→ Assigned task 1
Reproduce verbatim the portion of the passage on OpenAI's developer announcements that begins at the words "Focusing on devs: The" and ends after the words "Nearly Human AI.".
→ Assigned task 2
Extend the passage on OpenAI's developer announcements, picking up immediately after its final sentence.

→ Document extract
####################
Vision Fine-Tuning: Enabled Grab to achieve a 20% improvement in lane count accuracy and a 13% boost in speed limit sign localization using just 100 examples.
Realtime API: Priced at $0.06 per minute of audio input and $0.24 per minute of audio output, it offers six distinct voices but avoids third-party voices to sidestep copyright issues.
Model Distillation: Allows developers to use outputs from advanced models to enhance the performance of more efficient models, making sophisticated AI capabilities more accessible.
Focusing on devs: The event marks a strategic pivot towards supporting the developer community rather than focusing on end-user applications. "The pace at which new models and tools are introduced allows us to experiment with solutions that were previously out of reach," said Matthew Grohotolski, Lead Data Scientist at Nearly Human AI.
Lowered cost: OpenAI claims over 3 million developers are building with its AI models. The company has slashed API access costs by 99% over the past two years, with GPT-3 costs reduced by nearly 1000x.
The big picture: The AI landscape is getting increasingly competitive, and OpenAI's continued dominance depends on refining AI to empower developers and keep them hooked. Brian Tate, CTO at an AI video analytics startup, said, "Headwinds are pretty severe for solely focusing on model development. It is expensive to train models. The tail required to payback for the training is proportional to how much you can get away charging people to use it once it is production ready."
####################
→ Records supplied
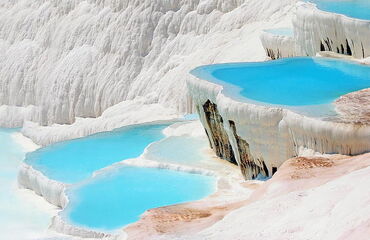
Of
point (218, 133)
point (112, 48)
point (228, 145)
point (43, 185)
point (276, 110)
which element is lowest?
point (112, 48)

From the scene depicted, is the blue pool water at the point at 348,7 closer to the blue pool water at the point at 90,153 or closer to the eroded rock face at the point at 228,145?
the eroded rock face at the point at 228,145

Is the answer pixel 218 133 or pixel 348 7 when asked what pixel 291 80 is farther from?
pixel 348 7

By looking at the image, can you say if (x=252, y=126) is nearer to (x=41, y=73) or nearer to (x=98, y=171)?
(x=98, y=171)

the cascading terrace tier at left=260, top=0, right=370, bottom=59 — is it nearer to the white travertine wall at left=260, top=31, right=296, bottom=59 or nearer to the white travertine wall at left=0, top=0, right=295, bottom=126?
the white travertine wall at left=260, top=31, right=296, bottom=59

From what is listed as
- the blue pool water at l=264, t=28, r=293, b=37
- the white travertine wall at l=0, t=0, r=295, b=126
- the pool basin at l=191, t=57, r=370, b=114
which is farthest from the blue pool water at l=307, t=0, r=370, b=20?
the white travertine wall at l=0, t=0, r=295, b=126

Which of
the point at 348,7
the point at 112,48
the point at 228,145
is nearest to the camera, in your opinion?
the point at 228,145

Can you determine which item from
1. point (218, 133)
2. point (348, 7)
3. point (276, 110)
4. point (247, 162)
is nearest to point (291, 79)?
point (218, 133)

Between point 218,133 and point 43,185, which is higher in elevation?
point 218,133
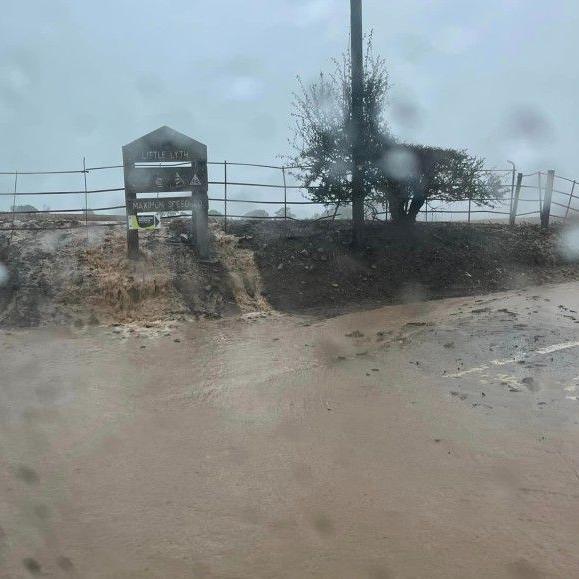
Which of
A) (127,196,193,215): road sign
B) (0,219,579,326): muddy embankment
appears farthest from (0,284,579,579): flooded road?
(127,196,193,215): road sign

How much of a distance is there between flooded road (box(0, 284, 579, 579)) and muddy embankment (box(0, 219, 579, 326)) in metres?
1.36

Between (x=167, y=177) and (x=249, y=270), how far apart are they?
2358 mm

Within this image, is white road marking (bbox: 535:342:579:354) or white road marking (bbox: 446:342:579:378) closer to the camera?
white road marking (bbox: 446:342:579:378)

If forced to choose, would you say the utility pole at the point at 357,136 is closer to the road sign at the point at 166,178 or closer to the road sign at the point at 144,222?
the road sign at the point at 166,178

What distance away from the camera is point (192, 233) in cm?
1215

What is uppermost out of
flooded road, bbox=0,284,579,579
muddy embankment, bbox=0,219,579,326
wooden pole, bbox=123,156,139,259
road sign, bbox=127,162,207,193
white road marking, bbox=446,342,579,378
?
road sign, bbox=127,162,207,193

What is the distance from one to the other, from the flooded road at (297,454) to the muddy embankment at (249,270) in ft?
4.45

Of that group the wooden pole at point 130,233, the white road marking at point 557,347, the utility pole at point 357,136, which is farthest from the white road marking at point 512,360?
the wooden pole at point 130,233

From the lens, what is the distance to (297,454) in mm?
5191

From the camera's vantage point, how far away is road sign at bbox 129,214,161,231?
36.6 ft

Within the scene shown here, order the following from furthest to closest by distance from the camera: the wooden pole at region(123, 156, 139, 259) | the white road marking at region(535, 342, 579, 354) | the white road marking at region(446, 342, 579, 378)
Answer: the wooden pole at region(123, 156, 139, 259) → the white road marking at region(535, 342, 579, 354) → the white road marking at region(446, 342, 579, 378)

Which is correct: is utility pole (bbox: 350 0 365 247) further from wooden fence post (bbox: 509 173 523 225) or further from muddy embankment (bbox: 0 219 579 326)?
wooden fence post (bbox: 509 173 523 225)

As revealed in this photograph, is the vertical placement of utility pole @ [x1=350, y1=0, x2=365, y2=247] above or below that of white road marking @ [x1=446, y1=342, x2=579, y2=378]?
above

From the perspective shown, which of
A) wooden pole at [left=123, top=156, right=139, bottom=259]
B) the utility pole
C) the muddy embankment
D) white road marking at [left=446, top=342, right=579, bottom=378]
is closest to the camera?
white road marking at [left=446, top=342, right=579, bottom=378]
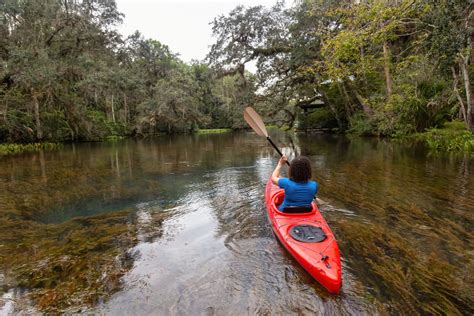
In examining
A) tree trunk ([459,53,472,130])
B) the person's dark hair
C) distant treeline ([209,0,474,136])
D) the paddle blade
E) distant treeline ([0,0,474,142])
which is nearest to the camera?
the person's dark hair

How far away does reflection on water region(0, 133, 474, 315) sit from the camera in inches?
110

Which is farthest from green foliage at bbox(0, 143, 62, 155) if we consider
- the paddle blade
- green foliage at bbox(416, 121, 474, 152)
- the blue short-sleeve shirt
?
green foliage at bbox(416, 121, 474, 152)

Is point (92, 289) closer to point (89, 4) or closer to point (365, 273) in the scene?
point (365, 273)

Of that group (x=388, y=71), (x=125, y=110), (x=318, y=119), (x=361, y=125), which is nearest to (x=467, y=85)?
(x=388, y=71)

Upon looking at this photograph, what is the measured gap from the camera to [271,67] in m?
21.8

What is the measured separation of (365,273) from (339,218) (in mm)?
1790

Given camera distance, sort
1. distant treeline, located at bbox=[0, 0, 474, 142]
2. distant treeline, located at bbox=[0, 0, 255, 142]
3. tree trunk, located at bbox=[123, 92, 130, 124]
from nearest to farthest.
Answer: distant treeline, located at bbox=[0, 0, 474, 142] < distant treeline, located at bbox=[0, 0, 255, 142] < tree trunk, located at bbox=[123, 92, 130, 124]

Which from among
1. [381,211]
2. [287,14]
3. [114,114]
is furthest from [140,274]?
[114,114]

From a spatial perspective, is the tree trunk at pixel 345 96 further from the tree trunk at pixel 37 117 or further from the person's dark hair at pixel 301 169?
the tree trunk at pixel 37 117

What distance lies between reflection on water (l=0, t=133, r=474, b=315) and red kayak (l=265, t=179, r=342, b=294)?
165mm

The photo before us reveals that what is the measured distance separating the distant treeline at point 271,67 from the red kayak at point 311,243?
6.60 meters

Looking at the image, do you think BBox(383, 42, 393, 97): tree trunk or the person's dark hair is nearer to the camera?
the person's dark hair

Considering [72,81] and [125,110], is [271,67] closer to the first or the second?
[72,81]

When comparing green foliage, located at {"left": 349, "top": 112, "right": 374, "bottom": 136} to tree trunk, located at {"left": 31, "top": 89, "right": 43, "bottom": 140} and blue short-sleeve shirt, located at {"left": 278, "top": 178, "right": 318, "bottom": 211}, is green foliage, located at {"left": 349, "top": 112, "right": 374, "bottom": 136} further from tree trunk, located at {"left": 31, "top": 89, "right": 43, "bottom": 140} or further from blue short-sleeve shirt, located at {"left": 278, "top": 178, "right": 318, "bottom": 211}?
tree trunk, located at {"left": 31, "top": 89, "right": 43, "bottom": 140}
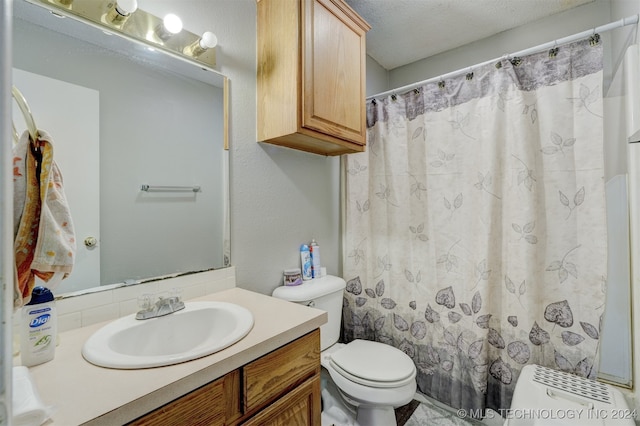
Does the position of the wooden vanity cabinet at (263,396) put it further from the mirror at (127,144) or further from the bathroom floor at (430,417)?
the bathroom floor at (430,417)

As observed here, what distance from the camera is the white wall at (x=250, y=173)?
50.7 inches

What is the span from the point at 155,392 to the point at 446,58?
97.1 inches

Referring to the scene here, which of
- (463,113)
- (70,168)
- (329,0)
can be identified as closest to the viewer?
(70,168)

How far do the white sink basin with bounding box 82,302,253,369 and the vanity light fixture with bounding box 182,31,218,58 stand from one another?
40.1 inches

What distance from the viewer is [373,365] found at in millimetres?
1413

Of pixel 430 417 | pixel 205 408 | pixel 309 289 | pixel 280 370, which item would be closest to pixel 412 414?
pixel 430 417

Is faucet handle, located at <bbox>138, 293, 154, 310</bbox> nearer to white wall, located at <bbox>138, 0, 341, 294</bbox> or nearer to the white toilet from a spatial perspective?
white wall, located at <bbox>138, 0, 341, 294</bbox>

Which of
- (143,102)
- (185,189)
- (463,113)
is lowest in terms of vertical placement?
(185,189)

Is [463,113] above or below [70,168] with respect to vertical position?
above

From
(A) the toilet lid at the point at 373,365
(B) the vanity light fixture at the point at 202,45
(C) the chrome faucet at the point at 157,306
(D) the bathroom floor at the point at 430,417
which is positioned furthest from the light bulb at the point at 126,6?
(D) the bathroom floor at the point at 430,417

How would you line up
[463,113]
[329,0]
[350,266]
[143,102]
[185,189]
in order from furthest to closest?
[350,266]
[463,113]
[329,0]
[185,189]
[143,102]

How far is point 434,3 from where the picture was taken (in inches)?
63.6

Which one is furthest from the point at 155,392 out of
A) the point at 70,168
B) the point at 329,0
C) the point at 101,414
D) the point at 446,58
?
the point at 446,58

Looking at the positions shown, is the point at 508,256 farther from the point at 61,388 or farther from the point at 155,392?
the point at 61,388
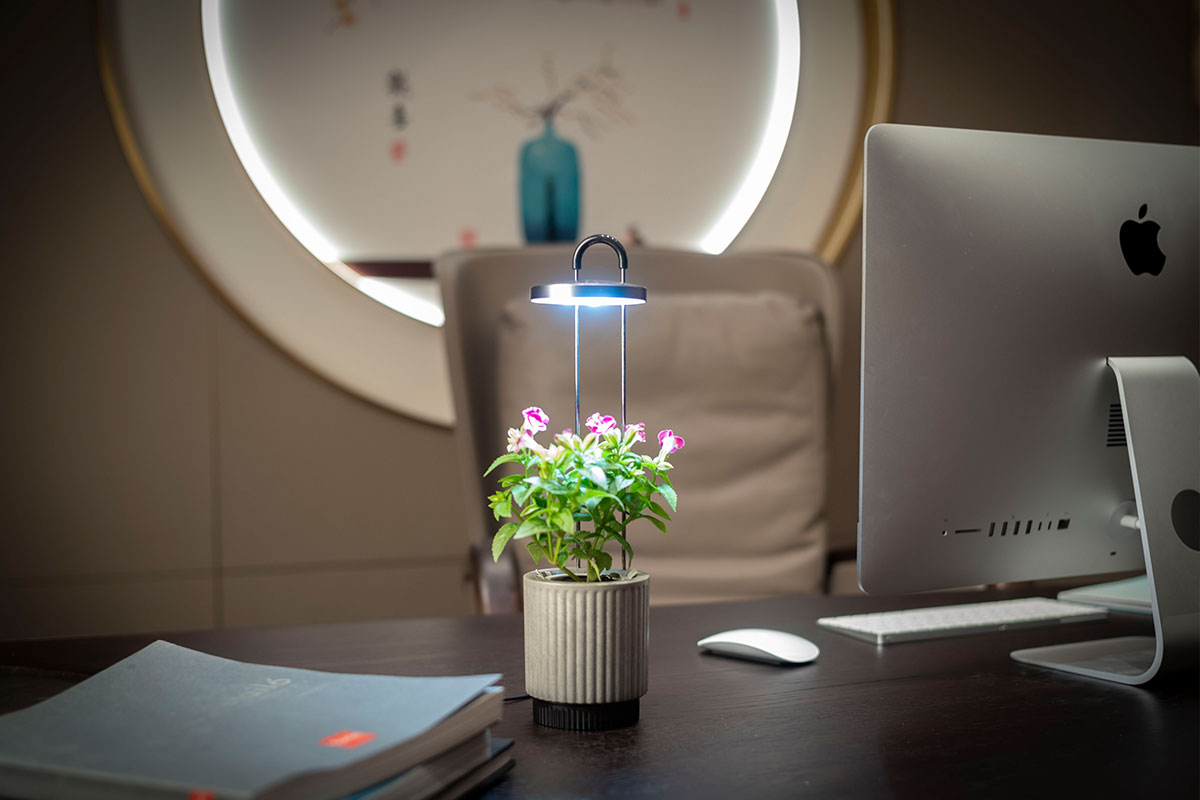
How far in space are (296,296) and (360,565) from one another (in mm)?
659

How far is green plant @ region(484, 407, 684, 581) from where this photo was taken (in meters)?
0.78

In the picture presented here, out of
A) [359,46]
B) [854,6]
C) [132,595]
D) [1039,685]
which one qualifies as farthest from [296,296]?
A: [1039,685]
####################
→ Task response 1
Focusing on devs: The event marks a strategic pivot towards supporting the developer community rather than focusing on end-user applications. "The pace at which new models and tools are introduced allows us to experiment with solutions that were previously out of reach," said Matthew Grohotolski, Lead Data Scientist at Nearly Human AI.

→ Task response 2
"Another key consideration is not having to host a foundational model ourselves," Grohotolski added. But many engineers are open to using other LLMs. "Other players, like Anthropic and Google DeepMind, are still pushing the boundaries," he added.
Picking a winner: "While OpenAI is a key player, I wouldn’t say they’ve secured the top spot," commented Grohotolski. "Contention for dominance in this space involves multiple factors that are critical for us: speed, reliability, answer factuality, and the effectiveness of prompt engineering." Perhaps no real winner will be crowned until AI tools hit cloud computing-level adoption across all companies.